Much of Cherie Dimaline's work focuses on the Indigenous experience; in addition to The Marrow Thieves, she's written two other novels (The Girl who Grew a Galaxy and Red Rooms) and a collection of short stories titled A Gentle Habit. Other Indigenous authors creating novels for young adults include Katherena Vermette, whose graphic novel A Girl Called Echo is a sci-fi version of Métis history; Aviaq Johnston (Those Who Run in the Sky); and Eden Robinson, the author of the Trickster trilogy in which an Indigenous teen learns he's part Trickster. Other authors have explored the residential school system specifically, such as with Christy Jordan-Fenton's Fatty Legs, which tells the story of her Inuit mother-in-law's experience at one of these schools. In 1999, historian John S. Milloy released A National Crime, which drew on first-person accounts and primary source documents to expose the corruption and the damage done by the residential school system. This cause was later taken up by the Truth and Reconciliation Commission, which in 2015 published its findings online and in paperback. The five volumes consist of thousands of pages of testimony and suggested action items to mitigate some of the damage.

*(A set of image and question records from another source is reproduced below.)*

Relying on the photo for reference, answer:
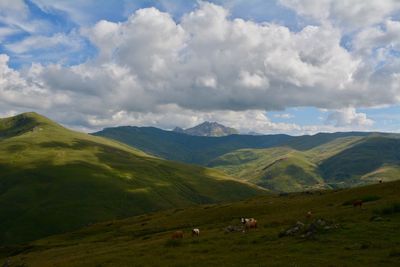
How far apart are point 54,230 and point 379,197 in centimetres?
16753

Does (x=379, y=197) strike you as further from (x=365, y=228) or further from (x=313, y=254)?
(x=313, y=254)

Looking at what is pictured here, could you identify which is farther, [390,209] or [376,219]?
[390,209]

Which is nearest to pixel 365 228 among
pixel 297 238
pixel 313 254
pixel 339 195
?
pixel 297 238

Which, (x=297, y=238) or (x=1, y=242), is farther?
(x=1, y=242)

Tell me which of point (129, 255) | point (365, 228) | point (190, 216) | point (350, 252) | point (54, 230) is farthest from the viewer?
point (54, 230)

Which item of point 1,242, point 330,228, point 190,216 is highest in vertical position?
point 330,228

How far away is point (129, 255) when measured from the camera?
157ft

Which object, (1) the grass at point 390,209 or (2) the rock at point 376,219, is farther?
(1) the grass at point 390,209

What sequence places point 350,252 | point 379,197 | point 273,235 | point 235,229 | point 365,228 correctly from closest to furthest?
point 350,252
point 365,228
point 273,235
point 235,229
point 379,197

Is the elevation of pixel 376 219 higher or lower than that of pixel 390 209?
lower

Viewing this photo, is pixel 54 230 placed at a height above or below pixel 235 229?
below

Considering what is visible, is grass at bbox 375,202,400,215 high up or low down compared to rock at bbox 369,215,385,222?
up

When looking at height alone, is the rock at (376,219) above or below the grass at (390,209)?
below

Key Facts about The Marrow Thieves
  • Full Title: The Marrow Thieves
  • When Written: 2015-16
  • Where Written: Toronto, Canada
  • When Published: 2017
  • Literary Period: Contemporary
  • Genre: Young adult novel, dystopian fiction
  • Setting: Central Canada, sometime around 2050
  • Climax: Minerva dies during the attempt to rescue her
  • Antagonist: The government, the residential schools, and the Recruiters (particularly Travis and Lincoln)
  • Point of View: First person

Extra Credit for The Marrow Thieves

Linguistically Endangered. The TRC found that of the 90 Indigenous languages still spoken in Canada, most of them are endangered, and in many cases are only spoken by the elderly. Especially for those languages that are primarily oral and don't have a written system, a language going extinct means the death of important stories, customs, legends, and other knowledge that only exists in its original form. One of the biggest culprits of language extinction is the internet, as its ubiquity and majority-English language websites entice people to abandon their localized languages and traditions in favor of conforming with the globalized mainstream.